§ **The task**
Can you copy each of the items below word for word? Leave the pictures out of your copy.

§ **The data**

** Start **

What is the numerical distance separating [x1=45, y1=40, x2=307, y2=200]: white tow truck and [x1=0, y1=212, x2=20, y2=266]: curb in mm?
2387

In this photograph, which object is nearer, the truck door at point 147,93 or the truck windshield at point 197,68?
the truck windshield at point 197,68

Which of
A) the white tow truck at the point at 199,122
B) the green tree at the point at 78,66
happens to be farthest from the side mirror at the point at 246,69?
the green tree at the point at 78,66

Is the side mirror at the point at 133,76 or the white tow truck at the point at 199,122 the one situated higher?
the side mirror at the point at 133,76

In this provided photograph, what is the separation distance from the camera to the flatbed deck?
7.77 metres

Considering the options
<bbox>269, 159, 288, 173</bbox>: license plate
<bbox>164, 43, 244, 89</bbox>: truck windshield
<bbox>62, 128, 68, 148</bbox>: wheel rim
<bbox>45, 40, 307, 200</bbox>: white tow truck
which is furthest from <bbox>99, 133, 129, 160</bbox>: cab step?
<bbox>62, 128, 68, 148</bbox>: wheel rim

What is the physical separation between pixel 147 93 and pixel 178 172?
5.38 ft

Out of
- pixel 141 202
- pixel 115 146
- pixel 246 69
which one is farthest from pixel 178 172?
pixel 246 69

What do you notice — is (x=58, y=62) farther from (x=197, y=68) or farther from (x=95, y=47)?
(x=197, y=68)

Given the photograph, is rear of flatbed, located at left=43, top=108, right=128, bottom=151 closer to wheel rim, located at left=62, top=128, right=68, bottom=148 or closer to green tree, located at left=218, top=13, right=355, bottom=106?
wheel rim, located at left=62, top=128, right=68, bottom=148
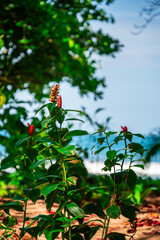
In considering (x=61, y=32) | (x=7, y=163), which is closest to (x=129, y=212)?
(x=7, y=163)

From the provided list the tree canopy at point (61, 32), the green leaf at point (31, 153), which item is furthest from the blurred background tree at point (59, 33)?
the green leaf at point (31, 153)

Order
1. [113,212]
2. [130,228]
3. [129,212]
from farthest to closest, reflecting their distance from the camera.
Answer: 1. [130,228]
2. [129,212]
3. [113,212]

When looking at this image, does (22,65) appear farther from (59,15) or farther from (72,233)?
(72,233)

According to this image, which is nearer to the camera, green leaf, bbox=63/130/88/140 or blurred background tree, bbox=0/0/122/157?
green leaf, bbox=63/130/88/140

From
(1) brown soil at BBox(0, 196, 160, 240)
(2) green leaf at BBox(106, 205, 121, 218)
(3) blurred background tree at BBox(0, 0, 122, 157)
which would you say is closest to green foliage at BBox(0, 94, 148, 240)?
(2) green leaf at BBox(106, 205, 121, 218)

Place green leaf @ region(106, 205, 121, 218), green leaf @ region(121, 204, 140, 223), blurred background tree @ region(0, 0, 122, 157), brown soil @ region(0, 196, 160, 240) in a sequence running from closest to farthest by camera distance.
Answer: green leaf @ region(106, 205, 121, 218) < green leaf @ region(121, 204, 140, 223) < brown soil @ region(0, 196, 160, 240) < blurred background tree @ region(0, 0, 122, 157)

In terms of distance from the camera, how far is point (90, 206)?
1283 millimetres

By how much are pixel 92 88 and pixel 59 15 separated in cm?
153

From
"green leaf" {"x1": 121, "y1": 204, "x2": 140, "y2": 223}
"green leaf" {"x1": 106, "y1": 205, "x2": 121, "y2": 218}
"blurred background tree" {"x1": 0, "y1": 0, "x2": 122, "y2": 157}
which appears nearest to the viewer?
"green leaf" {"x1": 106, "y1": 205, "x2": 121, "y2": 218}

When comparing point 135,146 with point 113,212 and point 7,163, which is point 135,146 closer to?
point 113,212

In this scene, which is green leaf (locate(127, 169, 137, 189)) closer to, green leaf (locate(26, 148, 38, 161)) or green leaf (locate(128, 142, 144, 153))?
green leaf (locate(128, 142, 144, 153))

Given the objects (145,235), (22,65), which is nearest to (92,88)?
(22,65)

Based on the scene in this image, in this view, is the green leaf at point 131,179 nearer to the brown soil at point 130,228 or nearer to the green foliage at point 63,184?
the green foliage at point 63,184

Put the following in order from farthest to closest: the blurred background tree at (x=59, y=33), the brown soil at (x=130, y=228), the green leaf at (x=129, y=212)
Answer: the blurred background tree at (x=59, y=33) < the brown soil at (x=130, y=228) < the green leaf at (x=129, y=212)
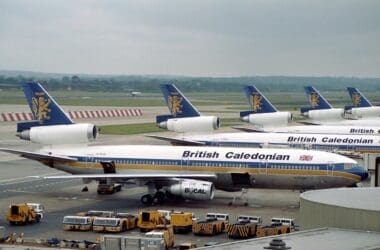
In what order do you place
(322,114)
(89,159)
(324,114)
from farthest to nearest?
(324,114)
(322,114)
(89,159)

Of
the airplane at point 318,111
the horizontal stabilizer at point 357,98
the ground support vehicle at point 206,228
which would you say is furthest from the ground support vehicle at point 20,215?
the horizontal stabilizer at point 357,98

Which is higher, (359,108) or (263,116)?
(359,108)

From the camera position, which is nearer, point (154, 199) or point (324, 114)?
point (154, 199)

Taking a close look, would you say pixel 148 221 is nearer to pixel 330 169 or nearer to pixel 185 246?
pixel 185 246

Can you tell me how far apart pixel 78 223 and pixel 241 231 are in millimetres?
9680

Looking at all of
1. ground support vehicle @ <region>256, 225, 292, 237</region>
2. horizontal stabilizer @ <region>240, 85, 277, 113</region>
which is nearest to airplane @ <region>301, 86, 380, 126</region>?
horizontal stabilizer @ <region>240, 85, 277, 113</region>

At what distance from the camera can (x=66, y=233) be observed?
45875mm

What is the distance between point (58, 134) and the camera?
61.1 meters

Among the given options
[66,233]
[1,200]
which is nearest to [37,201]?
[1,200]

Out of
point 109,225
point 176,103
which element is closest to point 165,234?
point 109,225

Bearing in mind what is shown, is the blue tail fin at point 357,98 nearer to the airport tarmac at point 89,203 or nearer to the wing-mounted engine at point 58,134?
the airport tarmac at point 89,203

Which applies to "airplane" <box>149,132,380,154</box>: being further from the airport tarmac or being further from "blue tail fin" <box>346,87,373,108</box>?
"blue tail fin" <box>346,87,373,108</box>

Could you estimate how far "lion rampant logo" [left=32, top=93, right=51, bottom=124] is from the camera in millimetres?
61688

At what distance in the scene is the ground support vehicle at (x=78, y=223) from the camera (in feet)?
153
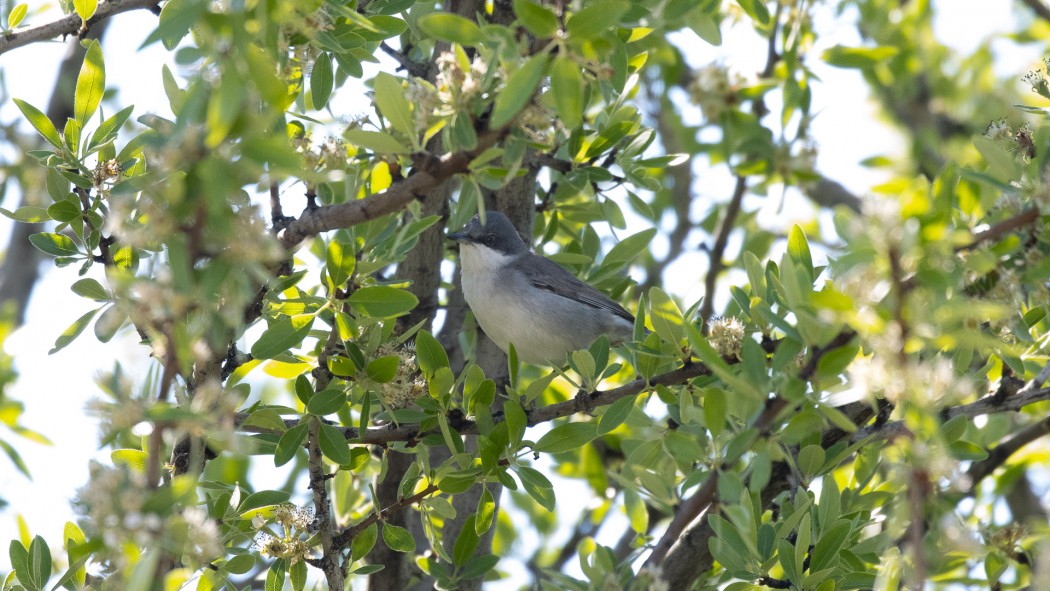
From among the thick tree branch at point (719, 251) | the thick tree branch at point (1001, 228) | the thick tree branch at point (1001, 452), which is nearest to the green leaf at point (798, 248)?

** End **

§ **Task solution**
What is the numerical distance separating [x1=45, y1=40, x2=307, y2=200]: white tow truck and [x1=0, y1=212, x2=20, y2=266]: curb in mm?
2387

In this photograph, which object is nearer, the truck door at point 147,93 or the truck windshield at point 197,68?
the truck windshield at point 197,68

Which of
A) the white tow truck at the point at 199,122
B) the green tree at the point at 78,66
happens to be farthest from the side mirror at the point at 246,69?
the green tree at the point at 78,66

Is the side mirror at the point at 133,76 or the white tow truck at the point at 199,122 the one situated higher?
the side mirror at the point at 133,76

In this provided photograph, what is the separation distance from the camera to the flatbed deck?
7.77 metres

Considering the options
<bbox>269, 159, 288, 173</bbox>: license plate
<bbox>164, 43, 244, 89</bbox>: truck windshield
<bbox>62, 128, 68, 148</bbox>: wheel rim
<bbox>45, 40, 307, 200</bbox>: white tow truck
which is furthest from <bbox>99, 133, 129, 160</bbox>: cab step?
<bbox>62, 128, 68, 148</bbox>: wheel rim

What is the physical separation between pixel 147 93 and pixel 178 172?
5.38 ft

Out of
- pixel 141 202
- pixel 115 146
- pixel 246 69
which one is farthest from pixel 178 172?
pixel 246 69

What do you notice — is (x=58, y=62) farther from (x=197, y=68) or farther from (x=95, y=47)?
(x=197, y=68)

Given the photograph, is rear of flatbed, located at left=43, top=108, right=128, bottom=151 closer to wheel rim, located at left=62, top=128, right=68, bottom=148 or closer to green tree, located at left=218, top=13, right=355, bottom=106?
wheel rim, located at left=62, top=128, right=68, bottom=148
In considering (x=61, y=32) | (x=7, y=163), which is closest to (x=129, y=212)?
(x=7, y=163)

From the provided list the tree canopy at point (61, 32), the green leaf at point (31, 153), which item is furthest from the blurred background tree at point (59, 33)?
the green leaf at point (31, 153)

Order
1. [113,212]
2. [130,228]
3. [129,212]
from farthest to closest, reflecting their distance from the camera.
Answer: 1. [130,228]
2. [129,212]
3. [113,212]

When looking at this image, does (22,65) appear farther from (59,15) or farther from (72,233)?
(72,233)

According to this image, which is nearer to the camera, green leaf, bbox=63/130/88/140 or blurred background tree, bbox=0/0/122/157?
green leaf, bbox=63/130/88/140

From
(1) brown soil at BBox(0, 196, 160, 240)
(2) green leaf at BBox(106, 205, 121, 218)
(3) blurred background tree at BBox(0, 0, 122, 157)
which would you say is closest to green foliage at BBox(0, 94, 148, 240)?
(2) green leaf at BBox(106, 205, 121, 218)

Place green leaf @ region(106, 205, 121, 218), green leaf @ region(121, 204, 140, 223), blurred background tree @ region(0, 0, 122, 157), brown soil @ region(0, 196, 160, 240) in a sequence running from closest to farthest by camera distance.
Answer: green leaf @ region(106, 205, 121, 218) < green leaf @ region(121, 204, 140, 223) < brown soil @ region(0, 196, 160, 240) < blurred background tree @ region(0, 0, 122, 157)

In terms of distance from the camera, how far is point (90, 206)?
1283 millimetres

By how much are pixel 92 88 and pixel 59 15 separated in cm?
153

From
"green leaf" {"x1": 121, "y1": 204, "x2": 140, "y2": 223}
"green leaf" {"x1": 106, "y1": 205, "x2": 121, "y2": 218}
"blurred background tree" {"x1": 0, "y1": 0, "x2": 122, "y2": 157}
which appears nearest to the viewer?
"green leaf" {"x1": 106, "y1": 205, "x2": 121, "y2": 218}

When comparing point 135,146 with point 113,212 and point 7,163, which is point 135,146 closer to?
point 113,212

In this scene, which is green leaf (locate(127, 169, 137, 189)) closer to, green leaf (locate(26, 148, 38, 161)) or green leaf (locate(128, 142, 144, 153))?
green leaf (locate(128, 142, 144, 153))

Given the objects (145,235), (22,65), which is nearest to (92,88)?
(22,65)

Based on the scene in this image, in this view, is the green leaf at point 131,179 nearer to the brown soil at point 130,228 or nearer to the green foliage at point 63,184?
the green foliage at point 63,184

Put the following in order from farthest to closest: the blurred background tree at (x=59, y=33), the brown soil at (x=130, y=228), the green leaf at (x=129, y=212)
Answer: the blurred background tree at (x=59, y=33) < the brown soil at (x=130, y=228) < the green leaf at (x=129, y=212)
In what order do you place
(322,114)
(89,159)
(324,114)
from farthest to nearest?
(324,114)
(322,114)
(89,159)

Of
the airplane at point 318,111
the horizontal stabilizer at point 357,98
the ground support vehicle at point 206,228
which would you say is furthest from the ground support vehicle at point 20,215?
the horizontal stabilizer at point 357,98

Which is higher, (359,108) or (263,116)?
(359,108)

From the camera position, which is nearer, point (154, 199) or point (324, 114)?
point (154, 199)

Taking a close look, would you say pixel 148 221 is nearer to pixel 330 169 or nearer to pixel 185 246?
pixel 185 246

Can you tell me how far apart pixel 78 223 and pixel 241 231 are in millimetres?
9680

Looking at all of
1. ground support vehicle @ <region>256, 225, 292, 237</region>
2. horizontal stabilizer @ <region>240, 85, 277, 113</region>
which is nearest to airplane @ <region>301, 86, 380, 126</region>?
horizontal stabilizer @ <region>240, 85, 277, 113</region>

At what distance from the camera can (x=66, y=233) be observed?
45875mm

What is the distance between point (58, 134) and the camera?
61.1 meters

Among the given options
[66,233]
[1,200]
which is nearest to [37,201]?
[1,200]

Out of
point 109,225
point 176,103
which element is closest to point 165,234?
point 109,225

Bearing in mind what is shown, is the blue tail fin at point 357,98 nearer to the airport tarmac at point 89,203 or nearer to the wing-mounted engine at point 58,134?
the airport tarmac at point 89,203

Which applies to "airplane" <box>149,132,380,154</box>: being further from the airport tarmac or being further from "blue tail fin" <box>346,87,373,108</box>?
"blue tail fin" <box>346,87,373,108</box>

Could you estimate how far "lion rampant logo" [left=32, top=93, right=51, bottom=124] is from the camera in millimetres?
61688

At what distance in the scene is the ground support vehicle at (x=78, y=223) from the camera (in feet)?
153
From among the thick tree branch at point (719, 251) | the thick tree branch at point (1001, 228) | the thick tree branch at point (1001, 452), which is nearest to the green leaf at point (798, 248)?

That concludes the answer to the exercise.